Но теперь всё случилось именно так, как хотел Слава, и именно так, как не хотел он сам, и было так хорошо, что уже который час он не мог перестать об этом думать. Он просто не знал, что так можно. Не знал, что их бестолковые трения с Юрой были не так уж и хороши. Не знал, что та фигня, которой они с Яковом уделяли не больше пяти минут перед «нормальным» сексом, вообще-то была не фигней, и вообще-то она может длиться дольше пяти минут. За годы отношений с ним он и понять ничего про себя не успел: Слава спрашивал, где ему нравится, когда трогают, или где лучше всего целовать, или что-нибудь такое – очень обыкновенное, а он говорил: «Я не знаю», и выглядел не слишком-то опытней самого Славы. «Тогда вместе узнаем, что нам нравится», - отвечал Слава, и Лев улыбался: так это трогательно звучало.

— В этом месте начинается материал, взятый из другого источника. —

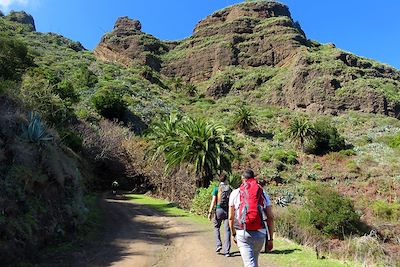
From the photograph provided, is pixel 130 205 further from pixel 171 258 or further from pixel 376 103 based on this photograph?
pixel 376 103

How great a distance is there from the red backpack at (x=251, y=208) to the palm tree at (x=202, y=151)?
51.6 feet

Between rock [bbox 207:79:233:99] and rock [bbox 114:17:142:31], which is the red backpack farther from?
rock [bbox 114:17:142:31]

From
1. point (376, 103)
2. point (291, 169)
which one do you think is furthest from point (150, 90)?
point (376, 103)

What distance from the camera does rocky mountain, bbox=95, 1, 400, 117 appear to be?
66.2m

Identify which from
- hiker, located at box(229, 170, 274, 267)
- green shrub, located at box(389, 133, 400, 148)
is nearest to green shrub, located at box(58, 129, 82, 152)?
hiker, located at box(229, 170, 274, 267)

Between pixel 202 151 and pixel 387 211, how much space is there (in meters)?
16.1

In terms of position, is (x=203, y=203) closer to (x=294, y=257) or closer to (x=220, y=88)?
(x=294, y=257)

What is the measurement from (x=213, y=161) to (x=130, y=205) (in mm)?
4908

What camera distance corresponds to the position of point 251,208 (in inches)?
234

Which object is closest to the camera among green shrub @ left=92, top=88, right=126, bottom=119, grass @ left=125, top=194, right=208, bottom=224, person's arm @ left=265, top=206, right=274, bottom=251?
person's arm @ left=265, top=206, right=274, bottom=251

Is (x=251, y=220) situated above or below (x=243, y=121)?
below

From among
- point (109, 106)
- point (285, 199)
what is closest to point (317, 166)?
point (285, 199)

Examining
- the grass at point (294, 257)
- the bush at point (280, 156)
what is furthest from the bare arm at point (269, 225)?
the bush at point (280, 156)

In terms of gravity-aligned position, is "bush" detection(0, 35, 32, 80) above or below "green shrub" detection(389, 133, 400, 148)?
above
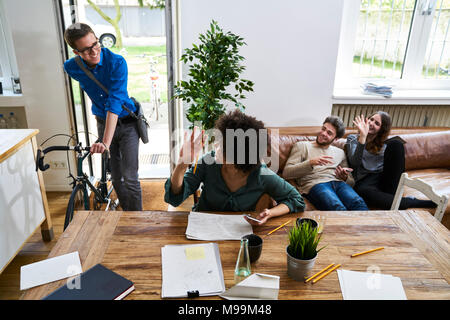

Но самой трогательной, самой трепетной, самой переворачивающей душу, была та странная традиция, закрепившаяся с их первого поцелуя. Когда они лежали в кровати, переводя дыхание после оргазма, и Слава, повернув голову, уточнил: «Тебе всё понравилось?», он искренне ответил: «Очень», и тогда Слава протянул ладонь и попросил: «Дай пять», а Лев хлопнул по ней и подумал: «Кажется, это навсегда».

Лев и Слава [60-61]

Когда он открыл глаза, Слава ещё спал. Лев почувствовал себя в сбывшейся сказке: они лежали под одеялом, прижавшись друг к другу, и Слава обнимал его сзади. Он не помнил, как это случилось, почему его фантазия с объятиями, которую он так долго вымещал на подушке, сбылась именно так, почему «подушкой» стал он сам? Но это была лишь беглая мысль при пробуждении, Лев не позволил ей задержаться: какая, блин, разница? У него появилось чувство защищенности: впервые, просыпаясь, он не думал, что должен пойти на пробежку (ему надо быть сильным), должен погладить рубашку, прежде чем её надеть (ему нужно быть опрятным), должен ещё раз протереть пыль, которую он уже протирал вчера (всё необходимо держать под контролем). На часах было 11 утра, он пропустил всё на свете – и пробежку, и завтрак, и пару по госпитальной хирургии, и вот-вот собирался пропустить ещё одну – по интенсивной терапии, а это было никак нельзя, потому что он хотел выбрать реаниматологию для продолжения обучения. Он смотрел на настенные часы, висевшие прямо над фотографиями маленькой Карины, и думал, что, во-первых, фотографии надо убрать, как она и говорила, во-вторых, окончательно перебраться в эту комнату, и в-третьих, есть ещё минут пятнадцать, которые можно провести рядом со Славой, а потом он, так и быть, начнёт собираться в университет.